- [本文]
------------------------------------------------
観光立県を掲げる栃木県には、魅力的な観光資源がそろっている。日本政府観光局によると、10月の訪日外国人客数は、新型コロナウイルス感染拡大後前を初めて上回った。このチャンスに県民は何で勝負しようとしているのか。ソニー生命が実施した「47都道府県別 生活意識調査2023」の結果をまとめた。

 「歴史的・文化的な名所の多さが自慢」と答えた都道府県民ランキングで、4位(31%)に輝いた栃木県。海外からの観光客に訪れてほしい観光スポット1位は、本県を代表する歴史的建造物でもある世界遺産・日光東照宮だった。「東京ディズニーランド」(千葉県)「国営ひたち海浜公園」(茨城県)などレジャースポットが強い関東圏で唯一、歴史スポットが入り、異彩を放った。
------------------------------------------------
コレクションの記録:
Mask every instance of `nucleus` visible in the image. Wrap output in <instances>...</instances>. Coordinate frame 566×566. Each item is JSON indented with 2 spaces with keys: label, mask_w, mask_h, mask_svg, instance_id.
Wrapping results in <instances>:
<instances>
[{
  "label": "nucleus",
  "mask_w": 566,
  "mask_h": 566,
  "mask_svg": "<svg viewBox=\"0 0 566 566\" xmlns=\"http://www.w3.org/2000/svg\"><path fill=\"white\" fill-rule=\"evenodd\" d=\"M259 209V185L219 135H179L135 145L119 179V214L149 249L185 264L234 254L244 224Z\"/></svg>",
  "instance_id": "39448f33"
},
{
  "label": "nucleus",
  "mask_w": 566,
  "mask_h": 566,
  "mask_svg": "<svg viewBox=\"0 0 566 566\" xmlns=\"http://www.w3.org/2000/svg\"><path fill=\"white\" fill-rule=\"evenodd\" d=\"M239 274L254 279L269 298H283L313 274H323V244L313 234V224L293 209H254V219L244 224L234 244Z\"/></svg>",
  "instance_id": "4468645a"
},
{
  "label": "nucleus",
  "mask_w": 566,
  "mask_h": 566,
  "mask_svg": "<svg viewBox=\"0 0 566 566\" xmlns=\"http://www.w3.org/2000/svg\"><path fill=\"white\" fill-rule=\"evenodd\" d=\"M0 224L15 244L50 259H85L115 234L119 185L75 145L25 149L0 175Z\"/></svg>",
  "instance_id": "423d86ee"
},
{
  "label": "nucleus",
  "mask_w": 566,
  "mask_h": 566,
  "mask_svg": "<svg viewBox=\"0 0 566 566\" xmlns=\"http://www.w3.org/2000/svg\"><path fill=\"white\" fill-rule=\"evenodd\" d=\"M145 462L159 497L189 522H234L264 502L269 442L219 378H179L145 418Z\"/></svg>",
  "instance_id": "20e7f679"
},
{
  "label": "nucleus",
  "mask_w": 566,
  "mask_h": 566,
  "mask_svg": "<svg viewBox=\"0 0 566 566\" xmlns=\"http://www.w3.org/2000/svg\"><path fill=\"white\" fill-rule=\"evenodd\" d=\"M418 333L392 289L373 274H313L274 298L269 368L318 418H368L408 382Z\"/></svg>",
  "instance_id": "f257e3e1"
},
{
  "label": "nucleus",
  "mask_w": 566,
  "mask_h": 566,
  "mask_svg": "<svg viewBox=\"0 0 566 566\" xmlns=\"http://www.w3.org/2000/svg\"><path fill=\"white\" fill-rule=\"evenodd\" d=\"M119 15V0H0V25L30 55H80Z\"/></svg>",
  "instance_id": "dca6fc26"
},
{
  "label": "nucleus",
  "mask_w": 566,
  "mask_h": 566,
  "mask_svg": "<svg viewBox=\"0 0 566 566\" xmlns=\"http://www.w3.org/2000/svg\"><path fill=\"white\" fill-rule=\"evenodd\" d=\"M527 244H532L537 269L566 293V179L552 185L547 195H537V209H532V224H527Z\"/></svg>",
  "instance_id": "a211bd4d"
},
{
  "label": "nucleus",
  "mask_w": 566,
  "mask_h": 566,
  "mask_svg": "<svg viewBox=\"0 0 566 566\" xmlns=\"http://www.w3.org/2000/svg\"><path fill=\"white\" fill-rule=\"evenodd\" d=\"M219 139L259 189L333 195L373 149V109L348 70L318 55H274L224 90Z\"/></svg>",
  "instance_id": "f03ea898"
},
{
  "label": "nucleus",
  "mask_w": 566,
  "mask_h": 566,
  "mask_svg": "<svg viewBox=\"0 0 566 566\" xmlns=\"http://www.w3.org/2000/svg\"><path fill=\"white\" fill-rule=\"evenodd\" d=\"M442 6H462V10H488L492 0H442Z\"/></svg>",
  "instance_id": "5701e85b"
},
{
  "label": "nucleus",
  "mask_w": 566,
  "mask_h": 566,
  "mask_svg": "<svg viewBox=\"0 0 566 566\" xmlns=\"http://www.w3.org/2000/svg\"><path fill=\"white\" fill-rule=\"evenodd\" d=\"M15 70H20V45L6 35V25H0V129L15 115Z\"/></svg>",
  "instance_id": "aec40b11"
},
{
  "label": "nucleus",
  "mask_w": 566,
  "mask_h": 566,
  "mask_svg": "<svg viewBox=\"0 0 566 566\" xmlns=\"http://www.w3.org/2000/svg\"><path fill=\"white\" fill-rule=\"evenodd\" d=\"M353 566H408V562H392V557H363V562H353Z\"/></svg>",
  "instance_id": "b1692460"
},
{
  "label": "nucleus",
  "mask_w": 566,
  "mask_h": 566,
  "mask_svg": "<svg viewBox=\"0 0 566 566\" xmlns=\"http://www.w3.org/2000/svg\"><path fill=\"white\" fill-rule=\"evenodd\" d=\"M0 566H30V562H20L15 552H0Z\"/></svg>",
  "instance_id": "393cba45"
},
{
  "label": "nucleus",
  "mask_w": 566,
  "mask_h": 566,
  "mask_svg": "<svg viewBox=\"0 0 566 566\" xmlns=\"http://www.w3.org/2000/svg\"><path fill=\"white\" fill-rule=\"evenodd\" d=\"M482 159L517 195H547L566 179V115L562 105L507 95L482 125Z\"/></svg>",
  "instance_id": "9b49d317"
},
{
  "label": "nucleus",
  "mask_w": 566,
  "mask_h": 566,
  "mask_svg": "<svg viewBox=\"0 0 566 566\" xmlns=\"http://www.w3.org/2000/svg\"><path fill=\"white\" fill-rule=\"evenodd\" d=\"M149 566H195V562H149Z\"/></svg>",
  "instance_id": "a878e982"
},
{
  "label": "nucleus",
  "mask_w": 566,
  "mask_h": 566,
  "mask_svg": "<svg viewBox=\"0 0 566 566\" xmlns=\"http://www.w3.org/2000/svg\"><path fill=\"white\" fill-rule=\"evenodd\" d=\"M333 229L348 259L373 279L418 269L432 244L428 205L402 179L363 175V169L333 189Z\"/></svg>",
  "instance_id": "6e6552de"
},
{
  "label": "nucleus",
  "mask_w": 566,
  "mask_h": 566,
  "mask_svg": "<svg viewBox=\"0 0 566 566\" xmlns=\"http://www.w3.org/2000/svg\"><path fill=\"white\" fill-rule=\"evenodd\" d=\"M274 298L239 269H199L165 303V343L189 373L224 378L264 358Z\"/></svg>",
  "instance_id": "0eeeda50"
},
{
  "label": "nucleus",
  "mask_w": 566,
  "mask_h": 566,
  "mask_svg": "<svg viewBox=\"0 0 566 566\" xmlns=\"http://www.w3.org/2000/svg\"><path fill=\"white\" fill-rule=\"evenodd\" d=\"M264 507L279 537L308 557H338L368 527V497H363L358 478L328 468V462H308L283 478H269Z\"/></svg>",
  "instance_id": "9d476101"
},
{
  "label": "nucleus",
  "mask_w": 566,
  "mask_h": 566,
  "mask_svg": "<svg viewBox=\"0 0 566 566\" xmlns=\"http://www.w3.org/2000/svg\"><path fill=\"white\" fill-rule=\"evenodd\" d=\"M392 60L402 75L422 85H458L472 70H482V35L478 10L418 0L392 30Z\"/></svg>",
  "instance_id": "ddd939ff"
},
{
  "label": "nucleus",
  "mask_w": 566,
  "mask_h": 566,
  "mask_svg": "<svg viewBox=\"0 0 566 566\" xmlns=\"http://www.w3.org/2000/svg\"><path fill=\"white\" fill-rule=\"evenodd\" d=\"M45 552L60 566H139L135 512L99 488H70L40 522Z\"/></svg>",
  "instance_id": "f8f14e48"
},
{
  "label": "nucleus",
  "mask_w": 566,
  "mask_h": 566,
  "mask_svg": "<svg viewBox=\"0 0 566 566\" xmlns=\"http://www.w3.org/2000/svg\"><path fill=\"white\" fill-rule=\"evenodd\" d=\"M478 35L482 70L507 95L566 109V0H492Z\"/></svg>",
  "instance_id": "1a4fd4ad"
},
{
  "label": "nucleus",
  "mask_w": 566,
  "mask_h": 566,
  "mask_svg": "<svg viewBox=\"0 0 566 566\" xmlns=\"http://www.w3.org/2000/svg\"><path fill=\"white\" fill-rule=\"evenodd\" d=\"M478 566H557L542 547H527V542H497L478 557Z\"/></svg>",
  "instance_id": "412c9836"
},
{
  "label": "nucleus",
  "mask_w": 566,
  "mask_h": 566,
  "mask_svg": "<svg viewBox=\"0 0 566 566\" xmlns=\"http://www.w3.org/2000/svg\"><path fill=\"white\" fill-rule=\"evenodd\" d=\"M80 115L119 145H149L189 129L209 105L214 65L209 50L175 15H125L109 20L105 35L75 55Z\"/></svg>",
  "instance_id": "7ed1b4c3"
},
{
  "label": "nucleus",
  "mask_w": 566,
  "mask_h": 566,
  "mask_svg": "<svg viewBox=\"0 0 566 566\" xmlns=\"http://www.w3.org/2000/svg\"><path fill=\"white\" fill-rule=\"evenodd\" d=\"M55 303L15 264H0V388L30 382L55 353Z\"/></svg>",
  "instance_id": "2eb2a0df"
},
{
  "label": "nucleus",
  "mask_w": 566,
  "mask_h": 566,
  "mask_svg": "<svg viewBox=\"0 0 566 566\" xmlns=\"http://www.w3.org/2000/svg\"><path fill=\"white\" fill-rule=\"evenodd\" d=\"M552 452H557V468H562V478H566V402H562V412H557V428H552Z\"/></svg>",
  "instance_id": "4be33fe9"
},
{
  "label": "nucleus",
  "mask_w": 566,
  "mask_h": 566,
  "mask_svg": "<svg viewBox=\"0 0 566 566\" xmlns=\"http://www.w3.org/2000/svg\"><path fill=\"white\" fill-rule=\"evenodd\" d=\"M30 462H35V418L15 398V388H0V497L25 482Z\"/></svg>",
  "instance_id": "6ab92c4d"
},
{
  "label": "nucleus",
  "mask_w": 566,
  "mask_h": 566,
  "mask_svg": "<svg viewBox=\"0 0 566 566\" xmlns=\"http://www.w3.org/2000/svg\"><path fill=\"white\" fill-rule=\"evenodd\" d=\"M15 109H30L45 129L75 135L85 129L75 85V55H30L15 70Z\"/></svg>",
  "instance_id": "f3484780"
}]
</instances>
------------------------------------------------
- [問題 1] 本文で、日光東照宮が「異彩を放った」とされている理由を、1〜3文で説明してください。
- [問題 2] 本文から、「観光立県を掲げる栃木県には、」という言葉のあるところから書き始め、「ポットが入り、異彩を放った。」のところまでを、そのまま引用してください。

- [最終回答 1] 東京ディズニーランドや国営ひたち海浜公園のようなレジャースポットが強い関東圏で、日光東照宮が唯一、歴史スポットとして入ったからです。

- [最終回答 2]
観光立県を掲げる栃木県には、魅力的な観光資源がそろっている。日本政府観光局によると、10月の訪日外国人客数は、新型コロナウイルス感染拡大後前を初めて上回った。このチャンスに県民は何で勝負しようとしているのか。ソニー生命が実施した「47都道府県別 生活意識調査2023」の結果をまとめた。

 「歴史的・文化的な名所の多さが自慢」と答えた都道府県民ランキングで、4位(31%)に輝いた栃木県。海外からの観光客に訪れてほしい観光スポット1位は、本県を代表する歴史的建造物でもある世界遺産・日光東照宮だった。「東京ディズニーランド」(千葉県)「国営ひたち海浜公園」(茨城県)などレジャースポットが強い関東圏で唯一、歴史スポットが入り、異彩を放った。